Extracted RNA was treated with DNAse I (Invitrogen, Carlsbad, CA) prior to creating cDNA using random hexamer priming and MMLV reverse transcriptase (Invitrogen, Carlsbad, CA). Applied Biosystems Taqman primer/probe kits (Hs00173233_m1 (BRCA1), Hs00609060_m1 (BRCA2), Hs01920652_s1 (PTEN), Hs00907966_m1(PIK3CA)) were used to quantify mRNA expression levels using real-time qRT-PCR [37] and an ABI Prism 7900 HT Sequence Detection System (Applied Biosystems, Foster City, CA). Relative gene expression quantification was calculated according to the comparative Ct method using human 18S ribosomal RNA (Applied Biosystems, Foster City, CA) and commercial RNA controls (Stratagene, La Jolla, CA). Relative quantification was determined as follows: 2-(ΔCt sample-ΔCt calibrator). Ratios (tumor relative gene expression:average of all tumors) less than 0.7 or greater that 1.3 for were scored as decreased or increased mRNA expression, respectively.

Immunohistochemistry

The BRCA1 antibody Ab-1 (Oncogene, 1:50 dilution) was used and antigen retrieval was performed in 1× EDTA buffer (pH 8.0) by microwaving for 2 minutes, and then boiling in a waterbath for 30 minutes. Endogenous peroxide activity was blocked with 3% hydrogen peroxide and then sections were incubated with 2.5% normal horse blocking serum. Following incubation with the primary antibody, the Vector Laboratories (Burlingame, CA) ImmPRESS kit was used according to the manufacturer's recommendations to visualize antibody complexes. Nuclear staining was assessed by CBG, who was blinded to all other BRCA analysis. Tumors were considered BRCA1 positive if greater than 1% of tumor nuclei showed staining. IHC was also performed with the following panel of previously validated antibodies using a Ventana (Tucson, AZ) automated immunostainer: p21 (Neomarkers, Fremont, CA, clone DCS-60.2, 1:100 dilution), p53 (Dako, Carpinteria, CA, clone DO-7, 1:400 dilution), and WT-1 (Dako, Carpinteria, CA, clone 6F-H2, 1:50 dilution). BRCA1 IHC was done on whole sections, while other IHC markers were assessed using sections from a tissue microarray constructed with two 0.6 mm cores per case.

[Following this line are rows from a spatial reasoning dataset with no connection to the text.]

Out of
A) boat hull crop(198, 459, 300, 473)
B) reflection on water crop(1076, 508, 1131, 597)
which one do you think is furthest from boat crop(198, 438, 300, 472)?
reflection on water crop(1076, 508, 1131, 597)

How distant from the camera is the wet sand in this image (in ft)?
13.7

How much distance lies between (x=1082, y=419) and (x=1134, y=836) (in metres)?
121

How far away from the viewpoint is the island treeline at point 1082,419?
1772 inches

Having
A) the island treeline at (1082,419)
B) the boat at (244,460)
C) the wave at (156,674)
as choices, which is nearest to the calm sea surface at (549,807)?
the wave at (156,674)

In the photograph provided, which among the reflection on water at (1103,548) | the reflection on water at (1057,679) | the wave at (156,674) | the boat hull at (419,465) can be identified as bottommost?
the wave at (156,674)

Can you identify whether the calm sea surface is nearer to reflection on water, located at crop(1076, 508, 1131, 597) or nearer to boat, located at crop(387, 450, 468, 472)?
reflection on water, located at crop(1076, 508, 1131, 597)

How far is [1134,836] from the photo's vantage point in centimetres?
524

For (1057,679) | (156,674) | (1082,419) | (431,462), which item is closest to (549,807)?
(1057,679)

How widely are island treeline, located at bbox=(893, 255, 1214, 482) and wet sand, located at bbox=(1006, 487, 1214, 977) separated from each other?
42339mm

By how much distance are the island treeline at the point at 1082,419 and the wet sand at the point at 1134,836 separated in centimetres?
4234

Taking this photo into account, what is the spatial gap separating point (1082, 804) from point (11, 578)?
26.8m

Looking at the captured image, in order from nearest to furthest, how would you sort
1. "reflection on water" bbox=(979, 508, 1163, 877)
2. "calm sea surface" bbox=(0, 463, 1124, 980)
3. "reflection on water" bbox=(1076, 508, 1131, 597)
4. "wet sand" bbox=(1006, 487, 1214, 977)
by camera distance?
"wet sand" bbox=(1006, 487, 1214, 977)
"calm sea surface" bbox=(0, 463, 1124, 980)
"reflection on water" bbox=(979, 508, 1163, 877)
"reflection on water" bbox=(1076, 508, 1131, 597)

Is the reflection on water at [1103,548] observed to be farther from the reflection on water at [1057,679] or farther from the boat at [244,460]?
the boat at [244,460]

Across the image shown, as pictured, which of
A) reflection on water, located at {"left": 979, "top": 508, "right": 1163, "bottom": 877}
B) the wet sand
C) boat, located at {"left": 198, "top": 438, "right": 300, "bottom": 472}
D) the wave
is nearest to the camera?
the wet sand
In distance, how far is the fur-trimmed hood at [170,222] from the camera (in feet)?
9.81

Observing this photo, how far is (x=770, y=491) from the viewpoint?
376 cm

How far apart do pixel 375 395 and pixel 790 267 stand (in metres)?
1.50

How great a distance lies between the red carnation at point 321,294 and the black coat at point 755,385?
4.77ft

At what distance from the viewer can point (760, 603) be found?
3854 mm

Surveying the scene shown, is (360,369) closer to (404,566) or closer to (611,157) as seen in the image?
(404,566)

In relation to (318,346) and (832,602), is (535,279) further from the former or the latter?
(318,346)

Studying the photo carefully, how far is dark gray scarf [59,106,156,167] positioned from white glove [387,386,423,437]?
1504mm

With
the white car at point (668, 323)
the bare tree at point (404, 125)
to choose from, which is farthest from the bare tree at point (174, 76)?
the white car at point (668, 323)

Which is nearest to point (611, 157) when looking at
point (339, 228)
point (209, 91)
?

Molecular Inversion Probe (MIP) Copy Number

The MIP copy number assay was done as described previously [53] with some modifications. Specifically, the current protocol is a modification of the Targeted Genotyping protocol commercialized by Affymetrix [54]. Test DNA samples were diluted to16 ng/μl. Molecular inversion probes were annealed to DNA by mixing 4.7 μl of DNA (75 ng total), 0.75 μl of Buffer A, 1.1 μl of the 53 K molecular inversion probe pool (200 amol/μl/probe) and 0.045 μl of Enzyme A in a 384-well plate on ice. The reaction was incubated for 4 min at 20°C, 5 min at 95°C, then overnight at 58°C. Following annealing, 13 μl of Buffer A and 1.25 μl of Gap Fill Enzyme mix were added to each reaction and 9 μl of reaction volume was transferred to each of two wells in a 96-well plate. Molecular inversion probes were circularized with 4 μl of dNTP mix at 58°C for 10 min. Linear probes and genomic DNA were eliminated by addition of 4 μl of Exo Mix and incubation at 37°C for 15 min, followed by universal primer amplification for 18 cycles (20 sec at 95°C, 40 sec at 64°C, and 10 sec at 72°C). For labelling reactions, the product was further amplified for 10 cycles using labelled primers, then subjected to cleavage by HY Digest Mix at 37°C for 2 hours. The cleaved MIP products were mixed with Hybridization Cocktail, denatured, and hybridized to 70 K Universal Taq arrays at 39°C for 16 h (two arrays per sample). The overnight hybridized arrays were washed on a GeneChip® Fluidics Station FS450 and stained by SAPE at 5 ng/ml (Invitrogen).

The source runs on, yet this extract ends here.